Stored data:
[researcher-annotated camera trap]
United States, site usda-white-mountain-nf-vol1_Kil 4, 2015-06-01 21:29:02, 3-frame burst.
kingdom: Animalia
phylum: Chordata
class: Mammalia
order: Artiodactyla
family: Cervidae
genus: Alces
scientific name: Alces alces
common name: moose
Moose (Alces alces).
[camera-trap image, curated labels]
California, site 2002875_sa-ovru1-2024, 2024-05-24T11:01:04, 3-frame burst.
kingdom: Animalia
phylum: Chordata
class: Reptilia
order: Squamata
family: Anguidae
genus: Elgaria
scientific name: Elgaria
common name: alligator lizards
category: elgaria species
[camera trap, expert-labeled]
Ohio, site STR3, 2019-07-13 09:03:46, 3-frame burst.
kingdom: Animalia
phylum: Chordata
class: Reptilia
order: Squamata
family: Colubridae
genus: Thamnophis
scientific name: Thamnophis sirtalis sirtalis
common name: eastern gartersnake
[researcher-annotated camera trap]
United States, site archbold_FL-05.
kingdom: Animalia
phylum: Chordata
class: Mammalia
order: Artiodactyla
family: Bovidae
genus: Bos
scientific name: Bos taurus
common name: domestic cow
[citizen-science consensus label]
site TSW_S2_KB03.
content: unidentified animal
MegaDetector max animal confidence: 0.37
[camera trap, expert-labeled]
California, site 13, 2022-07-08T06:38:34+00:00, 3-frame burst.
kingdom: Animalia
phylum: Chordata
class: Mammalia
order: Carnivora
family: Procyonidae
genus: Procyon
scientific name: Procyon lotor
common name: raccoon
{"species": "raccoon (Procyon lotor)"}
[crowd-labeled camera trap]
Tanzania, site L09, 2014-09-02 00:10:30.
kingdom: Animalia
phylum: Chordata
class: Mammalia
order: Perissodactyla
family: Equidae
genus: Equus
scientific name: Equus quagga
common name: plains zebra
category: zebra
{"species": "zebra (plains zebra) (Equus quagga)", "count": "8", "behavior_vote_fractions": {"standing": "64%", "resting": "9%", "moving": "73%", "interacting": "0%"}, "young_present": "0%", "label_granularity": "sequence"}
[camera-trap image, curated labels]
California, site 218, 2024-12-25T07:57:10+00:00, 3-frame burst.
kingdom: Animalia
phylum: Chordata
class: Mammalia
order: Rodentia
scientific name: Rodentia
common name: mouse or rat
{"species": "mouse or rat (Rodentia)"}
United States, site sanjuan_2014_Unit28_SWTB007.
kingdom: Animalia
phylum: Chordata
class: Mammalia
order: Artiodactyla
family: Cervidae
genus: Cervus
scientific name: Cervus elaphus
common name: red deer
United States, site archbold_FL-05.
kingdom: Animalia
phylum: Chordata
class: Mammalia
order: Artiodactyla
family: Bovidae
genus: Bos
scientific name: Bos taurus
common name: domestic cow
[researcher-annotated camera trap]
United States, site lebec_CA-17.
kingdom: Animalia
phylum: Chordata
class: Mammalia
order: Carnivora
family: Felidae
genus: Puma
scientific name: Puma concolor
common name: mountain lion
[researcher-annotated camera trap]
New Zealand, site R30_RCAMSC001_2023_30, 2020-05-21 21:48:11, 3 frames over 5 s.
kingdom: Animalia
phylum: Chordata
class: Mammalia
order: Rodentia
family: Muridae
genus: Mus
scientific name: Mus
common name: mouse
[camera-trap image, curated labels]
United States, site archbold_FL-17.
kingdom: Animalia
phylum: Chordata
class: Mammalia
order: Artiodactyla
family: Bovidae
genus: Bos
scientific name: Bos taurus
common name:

Required action:
Return each line of the data above that includes the word "quagga".

Solution:
scientific name: Equus quagga
{"species": "zebra (plains zebra) (Equus quagga)", "count": "8", "behavior_vote_fractions": {"standing": "64%", "resting": "9%", "moving": "73%", "interacting": "0%"}, "young_present": "0%", "label_granularity": "sequence"}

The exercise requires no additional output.